Voici donc le texte de l'article L. 794-1, qui définit les missions de l'Agence de sécurité sanitaire des aliments.
« Elle évalue les risques sanitaires et nutritionnels pouvant provenir notamment des procédés de production, transformation, conservation, transport et distribution des produits alimentaires, ainsi que de l'utilisation des denrées destinées à l'alimentation animale, des produits phytosanitaires, des médicaments vétérinaires, y compris les préparations extemporanées et les aliments médicamenteux, des produits antiparasitaires à usage agricole et assimilés, des matières fertilisantes et supports de culture, ainsi que des conditionnements et matériaux destinés à se trouver en contact avec les produits susmentionnés. »
Je vais maintenant lire, ou relire, le texte que M. Charles Descours vient d'énoncer pour montrer, à travers le rapprochement des deux, qu'il y a une corrélation, à la virgule près, entre les attributions que nous voulons voir confiées à l'Agence de sécurité sanitaire des aliments et les missions qu'à travers le décret le pouvoir réglementaire a dévolues au CNEVA.
« Le centre a pour mission d'apporter le soutien scientifique et technique nécessaire à l'élaboration, l'application, l'évaluation des mesures prises par le ministre chargé de l'agriculture ou d'autres ministres intéressés dans les domaines de la santé animale, du bien-être des animaux et de leurs conséquences sur l'hygiène publique, ainsi que de la sécurité de l'alimentation humaine liée à la consommation des denrées d'origine animale. »
Je termine là mon argumentation, mes chers collègues, car je suis sûr que le rapprochement de ces deux textes vous a montré que l'intégration comme une composante importante, mais pas exclusive, du CNEVA n'a absolument rien d'un coup d'Etat ou d'un hold-up, pour reprendre une expression quelque peu excessive employée par certains des intervenants.

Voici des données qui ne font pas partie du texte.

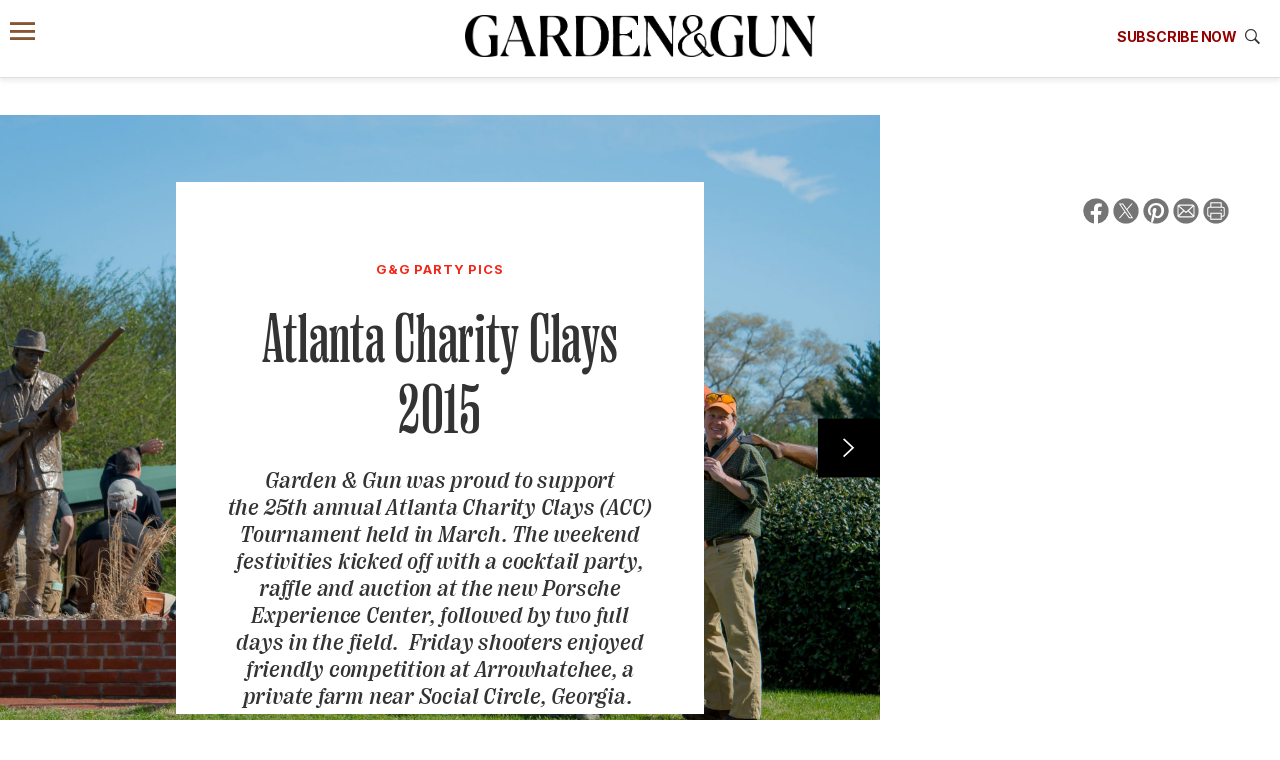

--- FILE ---
content_type: text/html; charset=utf-8
request_url: https://www.google.com/recaptcha/api2/aframe
body_size: -99
content:
<!DOCTYPE HTML><html><head><meta http-equiv="content-type" content="text/html; charset=UTF-8"></head><body><script nonce="UOY_qwpX-CBhzrxX7vq4IA">/** Anti-fraud and anti-abuse applications only. See google.com/recaptcha */ try{var clients={'sodar':'https://pagead2.googlesyndication.com/pagead/sodar?'};window.addEventListener("message",function(a){try{if(a.source===window.parent){var b=JSON.parse(a.data);var c=clients[b['id']];if(c){var d=document.createElement('img');d.src=c+b['params']+'&rc='+(localStorage.getItem("rc::a")?sessionStorage.getItem("rc::b"):"");window.document.body.appendChild(d);sessionStorage.setItem("rc::e",parseInt(sessionStorage.getItem("rc::e")||0)+1);localStorage.setItem("rc::h",'1768644033575');}}}catch(b){}});window.parent.postMessage("_grecaptcha_ready", "*");}catch(b){}</script></body></html>

--- FILE ---
content_type: application/javascript
request_url: https://www.zeropartyforms.com/a4flkt7l2b/z9gd/42896/gardenandgun.com/jsonp/z?cb=1768644033154&dre=l&callback=jQuery1124014732458787481817_1768644032976&_=1768644032977
body_size: 1042
content:
jQuery1124014732458787481817_1768644032976({"dre":"l","response":"[base64].Gy-JQRXzweR-QV-XwKZR6YCCvDzGywAHArS-LLyORZWxZa16ca-HkhrGOLSCgGQ-CddRqPygxLJXwi9RdVSNLTqPSACITPxgLgaDmpkvUdPUePg4S0.18dd8AAeFI0Ab8Iqb4PTwllBUVt0M8Xgsa77llfGFfCPgVl4QNJpEdIAkjIhGEXVHCeQRaX1cFVBFQVyEFINS35DRe2oVM.EZZlWVjGlyDYelohAVEgA__","success":true});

J'ajoute, enfin, que si, pour des raisons que vous n'avez pas nettement clarifiées, vous souhaitiez maintenir à l'écart de l'Agence de sécurité sanitaire des aliments ces deux structures dont nous reconnaissons la valeur, alors il faudrait expliquer autrement que par la défense de tel ou tel intérêt, si légitime soit-il, une disposition qui échapperait fondamentalement à la logique que, au nom de la commission des affaires sociales, j'ai défendue depuis le début de cet après-midi.
M. Jean-Pierre Fourcade, président de la commission des affaires sociales. Très bien !
M. le président. Personne ne demande plus la parole ?...
Je mets aux voix l'amendement n° 40 rectifié bis, accepté par la commission et repoussé par le Gouvernement.

(Après une première épreuve à main levée, déclarée douteuse par le bureau, le Sénat, par assis et levé, adopte l'amendement. - Marques d'étonnement et protestations sur certaines travées de l'Union centriste et du Rassemblement pour la République.)
M. Jean Chérioux. On ne conteste pas la présidence !
M. le président. Je confirme le décompte.